Hinterland Diary: The newspaper brand

John Stoehr

Another way of looking at Old Media v. New Media . . .

One of the ways people still seek a seal of quality is through brands, and those may be the bastions of quality that have always been in place (whatever you believe those brands may be). But the point is that the decentralizing of news doesn't mean that the "old media world," but certainly a shift in how that old media functions. It's big benefit is that the brand already has a reputation with its audience.

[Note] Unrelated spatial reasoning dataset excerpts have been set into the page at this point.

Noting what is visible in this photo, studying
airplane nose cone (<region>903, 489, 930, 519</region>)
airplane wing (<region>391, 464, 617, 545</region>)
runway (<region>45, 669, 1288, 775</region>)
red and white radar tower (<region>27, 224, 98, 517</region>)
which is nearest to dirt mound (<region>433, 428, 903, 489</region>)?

This all takes me to a recent editorial in The Boston Globe by Sven Birkerts. Sven, an art critic, writes:

For as exciting as the blogosphere is as a supplement, as a place of provocation and response, it is too fluid in its nature ever to focus our widely diverging cultural energies. A hopscotch through the referential enormity of argument and opinion cannot settle the ground under our feet. To have a sense of where we stand, and to hold not just a number of ideas in common, but also some shared way of presenting those ideas, we continue to need, among many others, The New York Times, the Globe, the Tribune, the LA Times, and The Atlanta Journal-Constitution.

While I don't think that we need any of those institutions in particular, in that it is no given that these news sources will inevitably be here a century from now, the point is that we do still care very much about the validity and reputation of a news source, and even when you move away from print, the brand behind news and commentary still matters very much.

From the blog for Convergence Culture Consortium, a media studies think tank affiliated with the Massechusetts Institute of Technology. This entry was written by Sam Ford.


Posted by John Stoehr at September 14, 2007 11:27 AM

COMMENTS

There are several of us in our shop who say over and over again, "Whatever we do on the web, don't cheapen our brand name."

Let's not put up low-quality photo albums just because they generate hits, run unmonitored comments on stories and message boards just in the name of interactivity (I'm all for comments and message boards, but without a gate keeper, they can get really ugly, really quickly) and other things that can quickly take you from local paper of record to less reputable than a supermarket tabloid.

There are a lot of great things papers can do on the web. In fact, newspapers are probably better positioned than any other media outlet in their community to be the most active, reliable and thorough news source for their town on the web.

But it has to be done with imagination and professionalism.

Print editions probably will fade away -- the iPhone finally convinced me of that. But there's no reason that the institutions that produce print newspapers can't continue to be leading news sources for decades.